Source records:
——

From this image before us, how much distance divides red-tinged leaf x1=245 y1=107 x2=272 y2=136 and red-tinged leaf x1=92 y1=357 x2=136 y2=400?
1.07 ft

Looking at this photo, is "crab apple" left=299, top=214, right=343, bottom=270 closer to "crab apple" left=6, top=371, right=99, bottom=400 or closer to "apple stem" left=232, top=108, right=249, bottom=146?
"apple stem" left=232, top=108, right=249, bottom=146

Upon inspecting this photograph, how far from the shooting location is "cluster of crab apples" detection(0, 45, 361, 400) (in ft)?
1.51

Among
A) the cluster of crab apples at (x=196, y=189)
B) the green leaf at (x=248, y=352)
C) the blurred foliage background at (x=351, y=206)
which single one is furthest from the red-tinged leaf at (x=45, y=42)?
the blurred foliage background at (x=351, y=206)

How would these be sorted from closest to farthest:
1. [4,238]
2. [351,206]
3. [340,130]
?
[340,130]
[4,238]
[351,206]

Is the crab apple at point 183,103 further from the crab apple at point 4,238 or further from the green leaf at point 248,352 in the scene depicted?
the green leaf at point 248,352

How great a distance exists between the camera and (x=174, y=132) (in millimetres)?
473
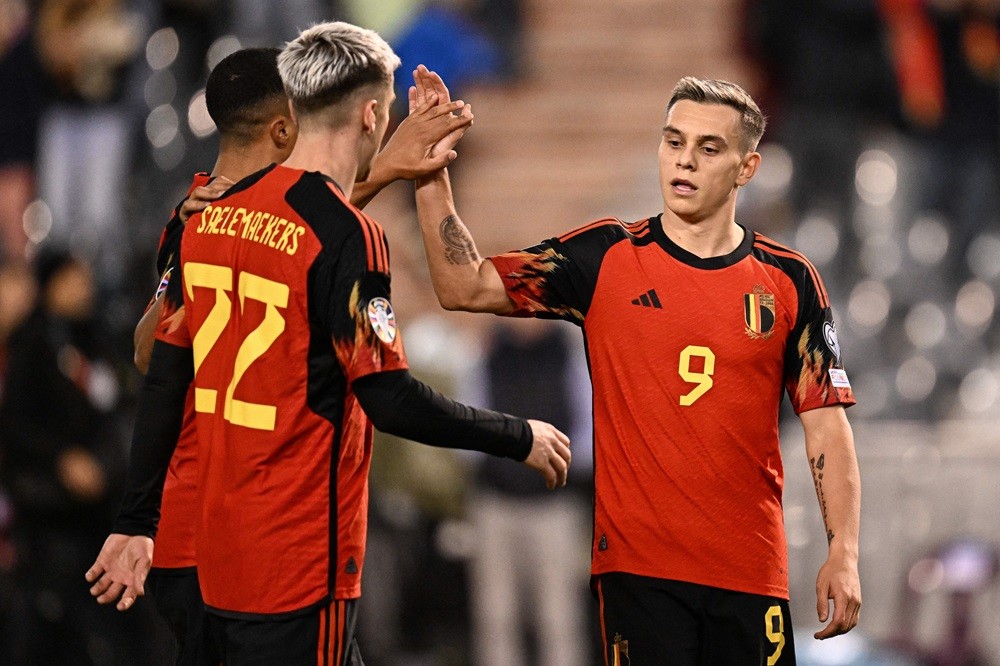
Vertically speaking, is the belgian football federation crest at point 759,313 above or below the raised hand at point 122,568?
above

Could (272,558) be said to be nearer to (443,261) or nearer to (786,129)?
(443,261)

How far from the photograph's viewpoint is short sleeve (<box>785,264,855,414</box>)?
4219 millimetres

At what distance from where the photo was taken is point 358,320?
139 inches

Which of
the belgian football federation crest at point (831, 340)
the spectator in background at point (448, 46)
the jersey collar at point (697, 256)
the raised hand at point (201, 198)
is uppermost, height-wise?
the spectator in background at point (448, 46)

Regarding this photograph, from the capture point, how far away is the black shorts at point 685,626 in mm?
4062

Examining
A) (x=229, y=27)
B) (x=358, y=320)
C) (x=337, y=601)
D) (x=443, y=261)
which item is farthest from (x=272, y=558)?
(x=229, y=27)

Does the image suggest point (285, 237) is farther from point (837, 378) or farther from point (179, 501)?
point (837, 378)

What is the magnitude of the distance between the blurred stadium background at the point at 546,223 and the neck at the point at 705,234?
11.6 ft

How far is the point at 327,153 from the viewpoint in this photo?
372 centimetres

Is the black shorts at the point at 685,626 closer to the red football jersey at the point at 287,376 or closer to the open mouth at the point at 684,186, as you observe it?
the red football jersey at the point at 287,376

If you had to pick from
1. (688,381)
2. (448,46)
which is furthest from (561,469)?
(448,46)

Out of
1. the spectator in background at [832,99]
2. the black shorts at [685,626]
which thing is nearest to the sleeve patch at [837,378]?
the black shorts at [685,626]

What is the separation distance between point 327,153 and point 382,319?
1.50 ft

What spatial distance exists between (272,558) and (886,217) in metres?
8.58
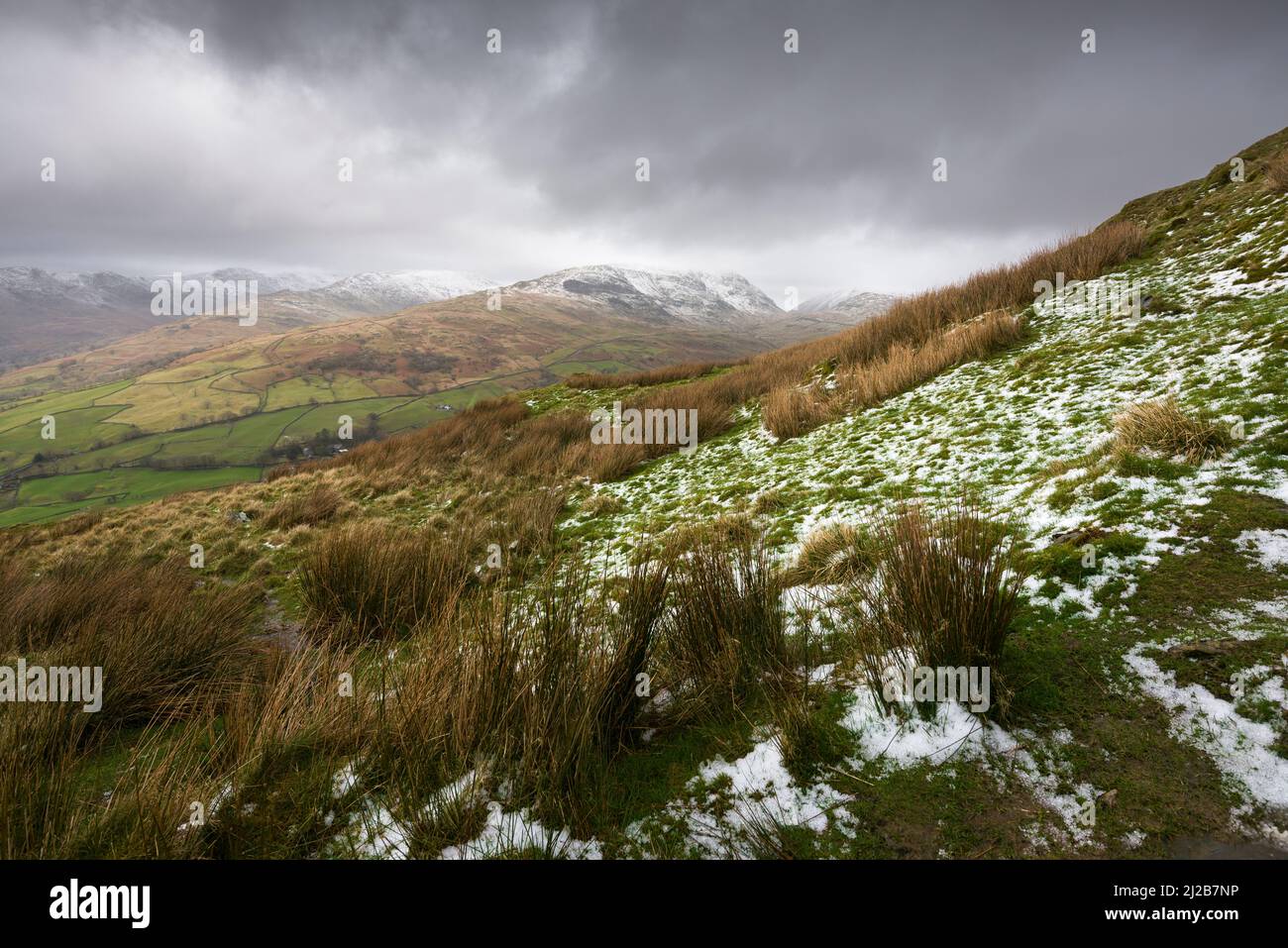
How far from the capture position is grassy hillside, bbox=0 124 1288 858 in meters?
1.70

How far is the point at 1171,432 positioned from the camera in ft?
11.6

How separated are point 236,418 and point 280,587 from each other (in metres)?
90.7

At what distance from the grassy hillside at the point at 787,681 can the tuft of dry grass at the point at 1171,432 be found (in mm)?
26

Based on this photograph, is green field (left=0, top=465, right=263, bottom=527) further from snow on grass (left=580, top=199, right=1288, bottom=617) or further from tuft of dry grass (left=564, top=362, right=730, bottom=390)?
snow on grass (left=580, top=199, right=1288, bottom=617)

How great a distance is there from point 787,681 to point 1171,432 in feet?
11.8

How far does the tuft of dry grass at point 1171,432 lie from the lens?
3.34m

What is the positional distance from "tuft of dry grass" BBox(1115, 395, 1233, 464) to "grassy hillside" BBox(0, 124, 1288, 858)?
3 cm

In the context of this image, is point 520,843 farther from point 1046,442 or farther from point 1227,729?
point 1046,442

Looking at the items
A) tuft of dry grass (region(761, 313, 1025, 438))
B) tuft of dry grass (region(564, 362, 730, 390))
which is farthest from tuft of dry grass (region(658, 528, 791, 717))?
tuft of dry grass (region(564, 362, 730, 390))

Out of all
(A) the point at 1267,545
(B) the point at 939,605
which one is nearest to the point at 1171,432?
(A) the point at 1267,545

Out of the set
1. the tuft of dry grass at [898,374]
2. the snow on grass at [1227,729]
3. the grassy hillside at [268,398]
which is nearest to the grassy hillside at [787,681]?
the snow on grass at [1227,729]
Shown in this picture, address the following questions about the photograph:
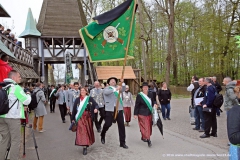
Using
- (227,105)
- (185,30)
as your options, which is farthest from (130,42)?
(185,30)

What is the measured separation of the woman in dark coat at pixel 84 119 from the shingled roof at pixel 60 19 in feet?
76.4

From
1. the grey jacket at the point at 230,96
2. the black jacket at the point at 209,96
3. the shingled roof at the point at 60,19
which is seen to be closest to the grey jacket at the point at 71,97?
the black jacket at the point at 209,96

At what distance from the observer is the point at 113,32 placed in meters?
6.97

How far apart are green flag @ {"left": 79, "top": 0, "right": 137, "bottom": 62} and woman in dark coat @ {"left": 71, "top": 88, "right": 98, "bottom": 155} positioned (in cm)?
128

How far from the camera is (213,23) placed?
25.0 meters

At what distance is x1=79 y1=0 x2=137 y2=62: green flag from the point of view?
688 cm

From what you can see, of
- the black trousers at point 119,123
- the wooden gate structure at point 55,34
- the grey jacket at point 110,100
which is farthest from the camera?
the wooden gate structure at point 55,34

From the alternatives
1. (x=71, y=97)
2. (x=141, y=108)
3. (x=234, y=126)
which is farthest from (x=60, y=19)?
(x=234, y=126)

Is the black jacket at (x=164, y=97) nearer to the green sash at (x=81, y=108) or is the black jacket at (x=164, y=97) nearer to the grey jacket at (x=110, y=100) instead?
the grey jacket at (x=110, y=100)

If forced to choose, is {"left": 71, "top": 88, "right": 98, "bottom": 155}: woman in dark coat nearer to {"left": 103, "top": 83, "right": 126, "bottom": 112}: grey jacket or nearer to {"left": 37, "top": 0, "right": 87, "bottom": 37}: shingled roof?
{"left": 103, "top": 83, "right": 126, "bottom": 112}: grey jacket

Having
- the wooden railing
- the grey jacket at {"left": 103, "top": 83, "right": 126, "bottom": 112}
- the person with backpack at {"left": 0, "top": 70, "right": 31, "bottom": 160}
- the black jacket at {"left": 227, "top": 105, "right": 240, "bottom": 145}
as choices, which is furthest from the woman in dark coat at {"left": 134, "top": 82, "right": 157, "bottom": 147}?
the wooden railing

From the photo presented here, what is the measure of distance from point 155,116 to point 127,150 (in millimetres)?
1299

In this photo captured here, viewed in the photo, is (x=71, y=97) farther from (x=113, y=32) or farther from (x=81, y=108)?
(x=113, y=32)

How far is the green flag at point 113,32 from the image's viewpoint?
6879 mm
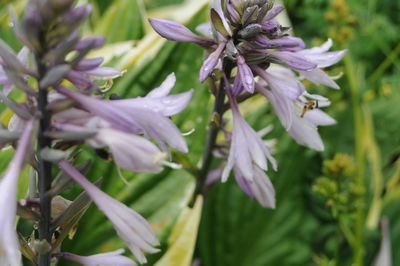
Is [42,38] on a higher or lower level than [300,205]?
higher

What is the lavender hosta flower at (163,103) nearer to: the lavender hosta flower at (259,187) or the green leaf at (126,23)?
the lavender hosta flower at (259,187)

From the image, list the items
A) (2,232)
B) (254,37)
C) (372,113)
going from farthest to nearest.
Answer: (372,113)
(254,37)
(2,232)

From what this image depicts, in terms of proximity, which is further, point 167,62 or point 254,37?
point 167,62

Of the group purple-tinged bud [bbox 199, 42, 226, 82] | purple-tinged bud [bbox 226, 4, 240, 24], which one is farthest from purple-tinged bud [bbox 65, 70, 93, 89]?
purple-tinged bud [bbox 226, 4, 240, 24]

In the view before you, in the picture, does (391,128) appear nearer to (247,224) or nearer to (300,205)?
(300,205)

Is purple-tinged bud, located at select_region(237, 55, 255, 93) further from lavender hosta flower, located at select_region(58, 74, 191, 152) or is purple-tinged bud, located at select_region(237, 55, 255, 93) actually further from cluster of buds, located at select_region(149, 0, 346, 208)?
lavender hosta flower, located at select_region(58, 74, 191, 152)

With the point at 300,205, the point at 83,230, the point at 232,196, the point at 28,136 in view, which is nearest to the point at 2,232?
the point at 28,136
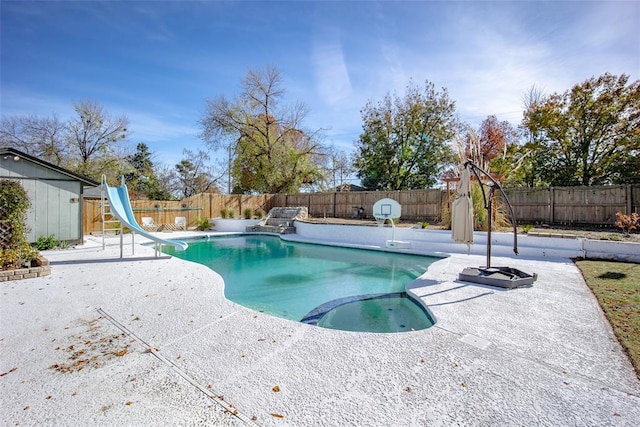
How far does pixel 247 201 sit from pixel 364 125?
942cm

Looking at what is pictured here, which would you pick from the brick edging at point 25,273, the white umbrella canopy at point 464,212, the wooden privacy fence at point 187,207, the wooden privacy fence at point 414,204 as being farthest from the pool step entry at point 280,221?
the white umbrella canopy at point 464,212

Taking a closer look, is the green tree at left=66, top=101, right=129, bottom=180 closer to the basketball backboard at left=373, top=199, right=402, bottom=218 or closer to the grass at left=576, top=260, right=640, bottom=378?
the basketball backboard at left=373, top=199, right=402, bottom=218

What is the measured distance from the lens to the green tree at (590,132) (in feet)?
42.1

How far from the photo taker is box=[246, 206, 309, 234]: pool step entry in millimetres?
15477

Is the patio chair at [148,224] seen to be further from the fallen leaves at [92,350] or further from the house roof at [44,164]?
the fallen leaves at [92,350]

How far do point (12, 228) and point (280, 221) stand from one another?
1118cm

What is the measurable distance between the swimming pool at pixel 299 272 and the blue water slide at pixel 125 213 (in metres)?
1.38

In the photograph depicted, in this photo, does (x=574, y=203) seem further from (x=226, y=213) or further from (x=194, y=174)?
(x=194, y=174)

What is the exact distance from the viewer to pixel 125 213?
7957 mm

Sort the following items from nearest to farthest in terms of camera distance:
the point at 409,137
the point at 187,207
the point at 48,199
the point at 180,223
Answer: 1. the point at 48,199
2. the point at 180,223
3. the point at 187,207
4. the point at 409,137

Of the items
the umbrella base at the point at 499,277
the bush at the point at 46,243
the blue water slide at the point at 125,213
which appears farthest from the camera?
the bush at the point at 46,243

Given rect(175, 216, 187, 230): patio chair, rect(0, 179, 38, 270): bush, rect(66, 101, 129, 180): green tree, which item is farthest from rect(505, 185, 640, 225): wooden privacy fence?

——

## Your instructions:
Rewrite the lines of the records between the line holding "Vertically speaking, is" and the line holding "4219 millimetres", inclusive, changing "raised hand" to "lifted hand" and leaving everything else as it is. Return only those lines.

## Task result:
Vertically speaking, is the belgian football federation crest at point 759,313 above or below the lifted hand at point 122,568?
above

Could (272,558) be said to be nearer to (443,261) or nearer to (786,129)?
(443,261)

How far from the photograph's viewpoint is short sleeve (<box>785,264,855,414</box>)?
4219 millimetres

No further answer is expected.